Once you find the line with "Feniton: Your Advert Here" in the data below, transcribe exactly each line from there to the line with "Ирисы — уход весной.", inclusive, and nothing else. Drop the pictures.

*** INFORMATION ***

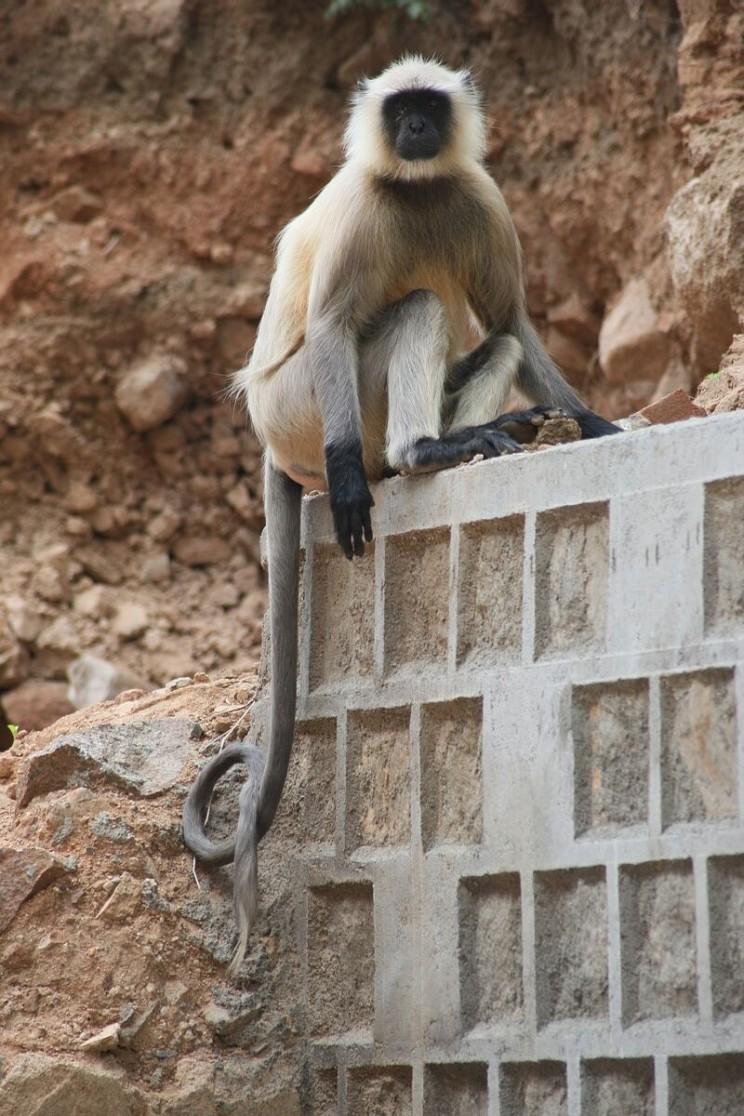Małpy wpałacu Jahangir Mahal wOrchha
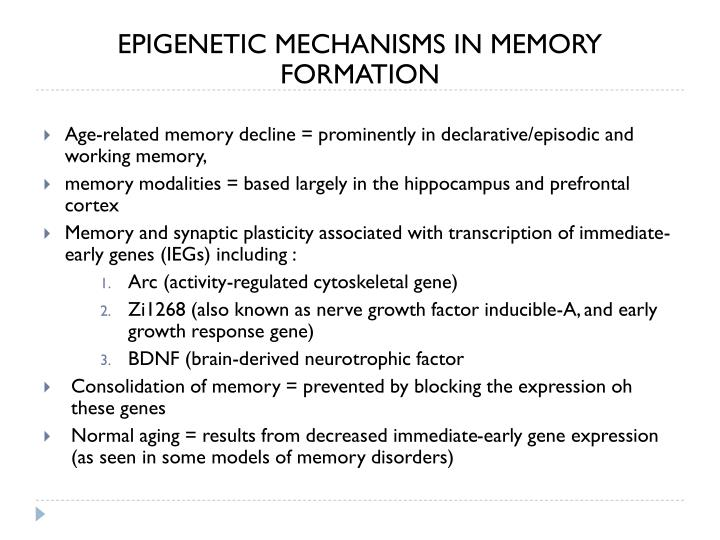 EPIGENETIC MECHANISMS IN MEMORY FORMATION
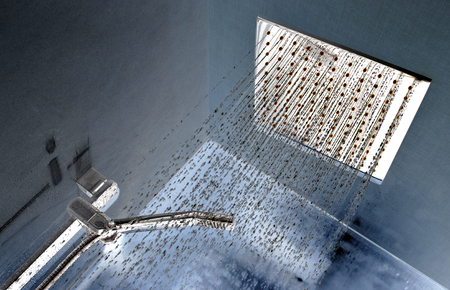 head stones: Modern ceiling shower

*** End of INFORMATION ***
*** INFORMATION ***

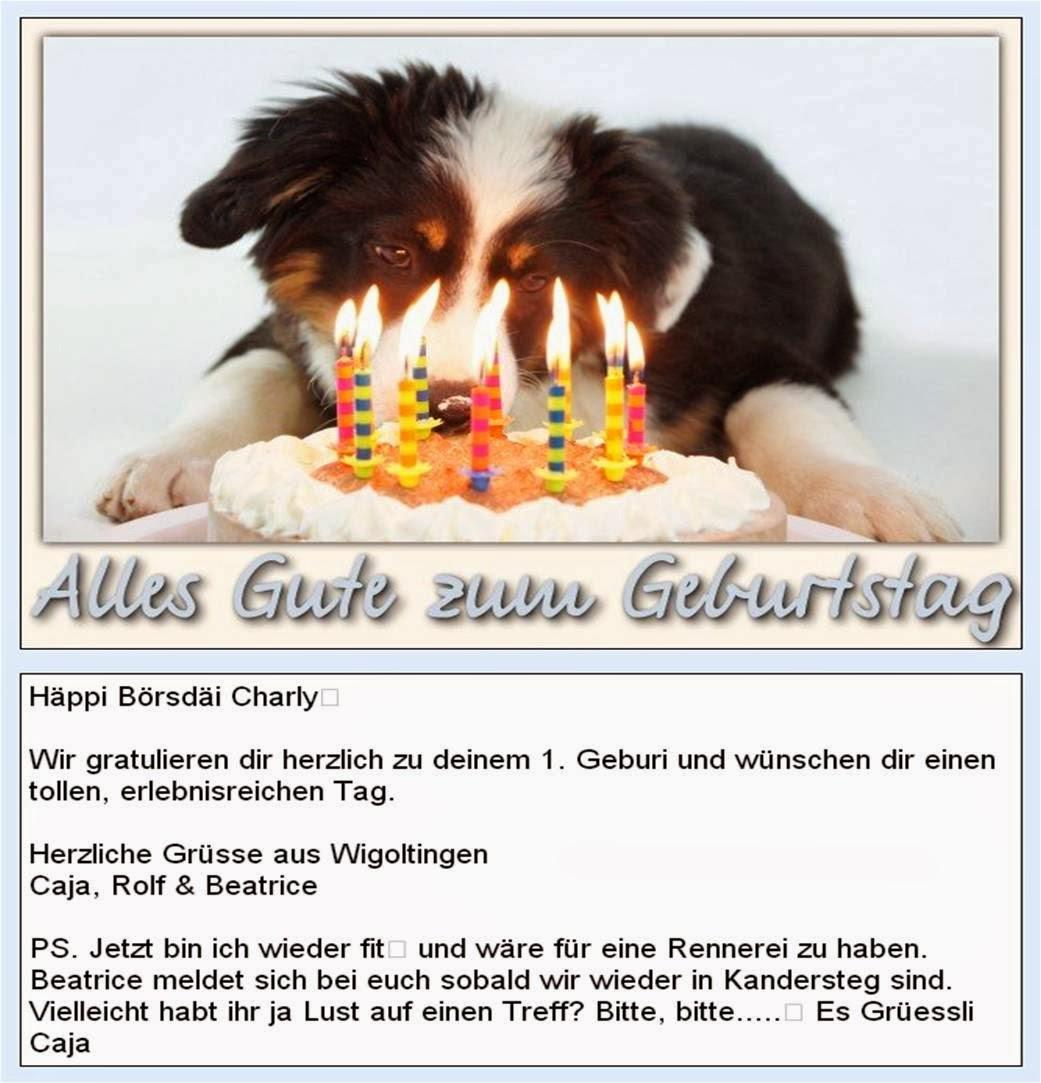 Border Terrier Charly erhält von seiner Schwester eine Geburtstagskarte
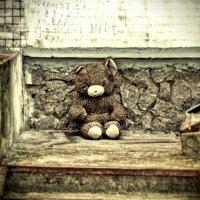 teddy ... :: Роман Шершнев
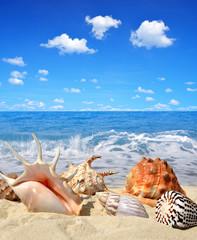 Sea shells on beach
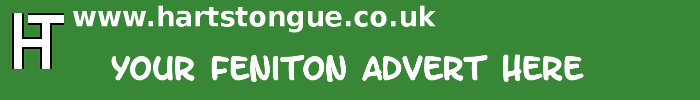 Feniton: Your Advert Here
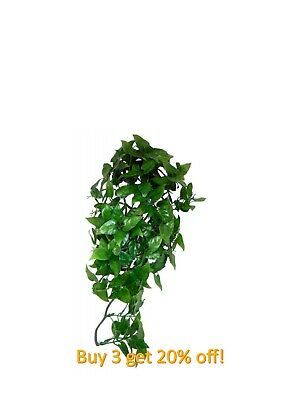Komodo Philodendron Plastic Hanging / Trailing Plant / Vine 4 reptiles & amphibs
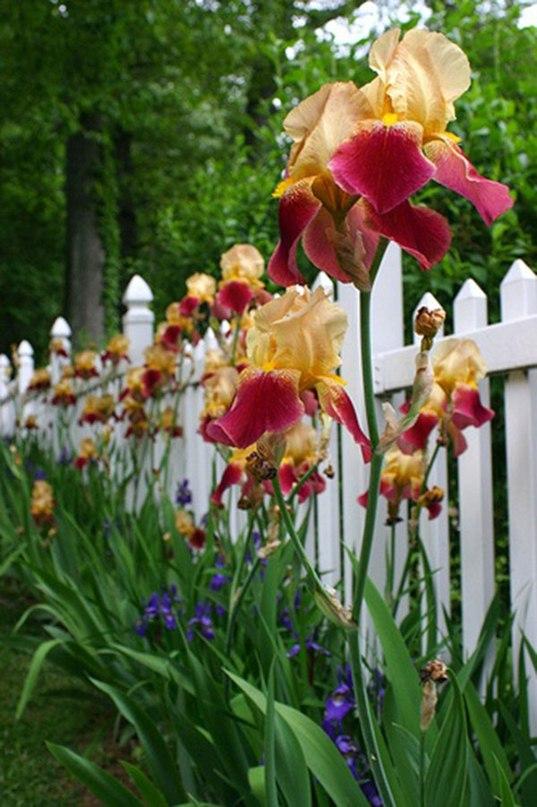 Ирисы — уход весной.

*** End of INFORMATION ***
*** INFORMATION ***

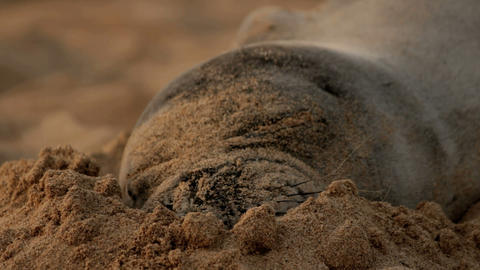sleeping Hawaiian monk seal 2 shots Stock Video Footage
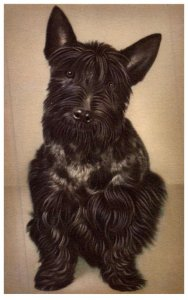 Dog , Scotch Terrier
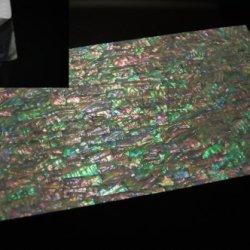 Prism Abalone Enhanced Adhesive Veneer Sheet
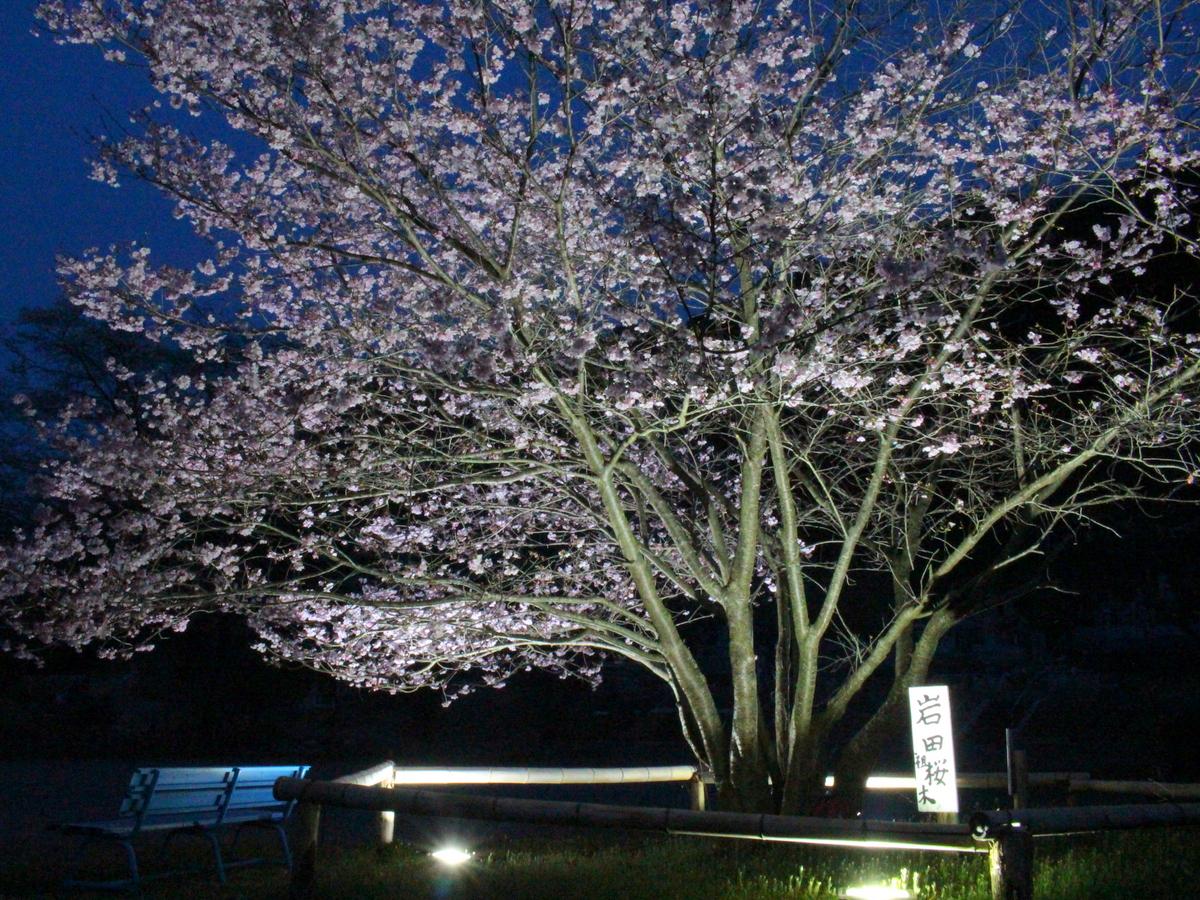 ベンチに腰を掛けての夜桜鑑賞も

*** End of INFORMATION ***

### REPLY TO THE EXERCISE
 Feniton: Your Advert Here
Komodo Philodendron Plastic Hanging / Trailing Plant / Vine 4 reptiles & amphibs
 Ирисы — уход весной.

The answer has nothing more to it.